QUOTED PASSAGE.
----------
Tokyo: Charles Jenkins, a US soldier who defected to North Korea and later married a Japanese victim of the regime’s cold war abductions, has died in Japan aged 77.

Jenkins, a native of North Carolina, became an unlikely celebrity in Japan after his wife, Hitomi Soga, was freed by North Korea in 2002 and returned to her native country. Two years later, he and the couple’s two daughters, Mika and Brinda, joined Soga and settled in her hometown on the remote Sea of Japan island of Sado.

In the US, however, some regarded Jenkins as a traitor after details emerged of his defection to the communist North in 1965, at the height of the cold war.

He was accused of deserting his unit while on patrol in South Korea and fleeing to North Korea, where he taught English and occasionally played sinister Americans in propaganda films.

He later said the North Korean authorities had turned down his request to be sent to the Soviet Union, where he planned to turn himself in at the US embassy in Moscow.

Jenkins married Soga, one of his language students, in 1980 — a union between a man who had chosen to defect, albeit, as he would claim later, under the influence of alcohol, and a woman taken to North Korea against her will.

Soga was one of more than a dozen Japanese citizens who were snatched by the regime’s spies in the 1970s and 80s and taken to North Korea to teach agents their language and customs.
----------
INFORMATION SUPPLIED.

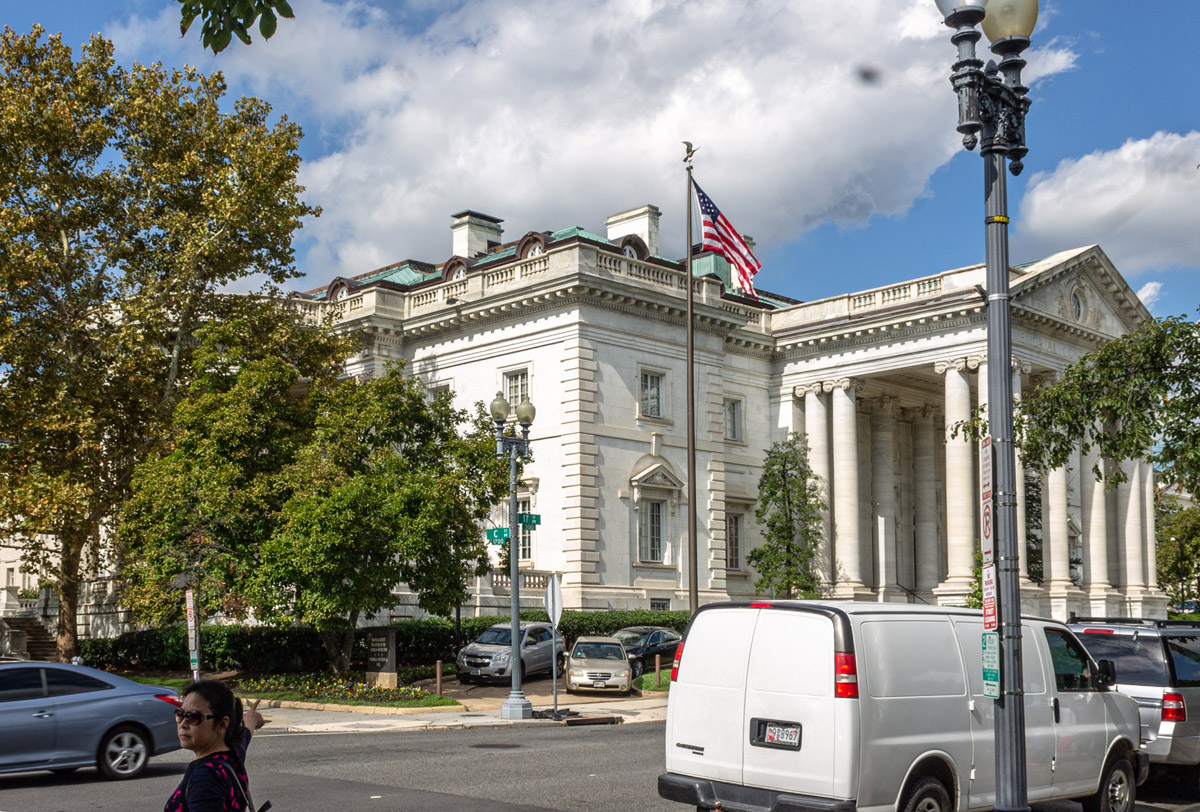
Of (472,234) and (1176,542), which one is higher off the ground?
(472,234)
----------
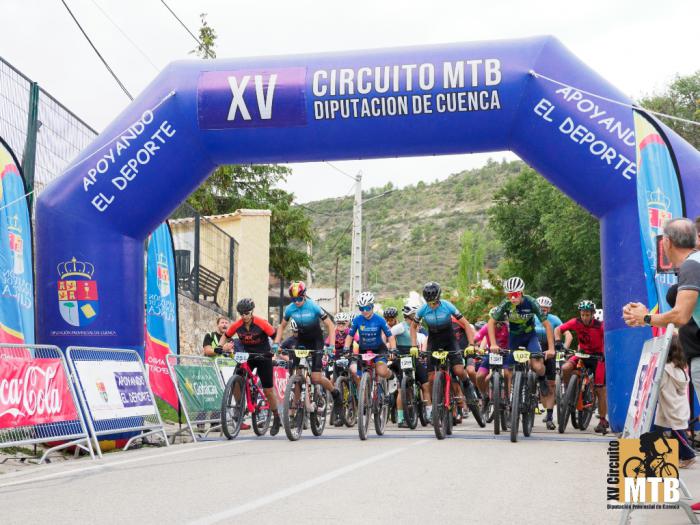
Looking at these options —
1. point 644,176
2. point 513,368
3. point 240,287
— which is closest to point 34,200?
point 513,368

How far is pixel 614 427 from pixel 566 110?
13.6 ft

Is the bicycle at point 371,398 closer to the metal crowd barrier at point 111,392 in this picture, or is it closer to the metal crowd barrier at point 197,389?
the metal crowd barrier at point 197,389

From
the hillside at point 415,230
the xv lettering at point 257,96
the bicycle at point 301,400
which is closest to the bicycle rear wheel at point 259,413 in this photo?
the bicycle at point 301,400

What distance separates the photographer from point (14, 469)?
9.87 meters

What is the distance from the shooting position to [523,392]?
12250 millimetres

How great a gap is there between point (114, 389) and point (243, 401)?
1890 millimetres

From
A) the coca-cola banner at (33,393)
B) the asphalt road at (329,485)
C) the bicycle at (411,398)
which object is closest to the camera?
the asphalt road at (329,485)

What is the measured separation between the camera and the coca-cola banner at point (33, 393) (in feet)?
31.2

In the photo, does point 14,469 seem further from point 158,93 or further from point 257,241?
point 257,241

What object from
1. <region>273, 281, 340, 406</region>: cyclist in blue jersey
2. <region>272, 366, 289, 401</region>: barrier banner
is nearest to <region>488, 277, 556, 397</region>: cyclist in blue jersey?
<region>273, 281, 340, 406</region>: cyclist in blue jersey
----------
GIVEN EXERCISE.
Write the next few paragraphs of the news report on Charles Jenkins's death, picking up after its final sentence about the Japanese citizens taken to North Korea.

THE OUTPUT.
Outpouring of sympathy

She was taken from near her home on Sado island in 1978 when she was a 19-year-old student nurse. The fate of her mother, who was abducted at the same time, is unknown.

Soga and four other abductees returned to Japan in October 2002 following a summit in Pyongyang between then Japanese prime minister Junichiro Koizumi and the North Korean leader Kim Jong-il.

Her husband, fearful that he would be court-martialled if he joined his wife in Japan, remained in North Korea with their daughters. The family were reunited in a third country, Indonesia, in 2004.

The meeting was supposed to be temporary, but all four flew to Japan days later after Jenkins received assurances that he would not be arrested on his arrival.

His fate briefly strained ties between Japan and the United States. Amid an outpouring of sympathy for Soga and her daughters, the countries reached a deal that would allow him to plead guilty to desertion — a crime that carries a maximum penalty of life imprisonment — but quickly rejoin his family.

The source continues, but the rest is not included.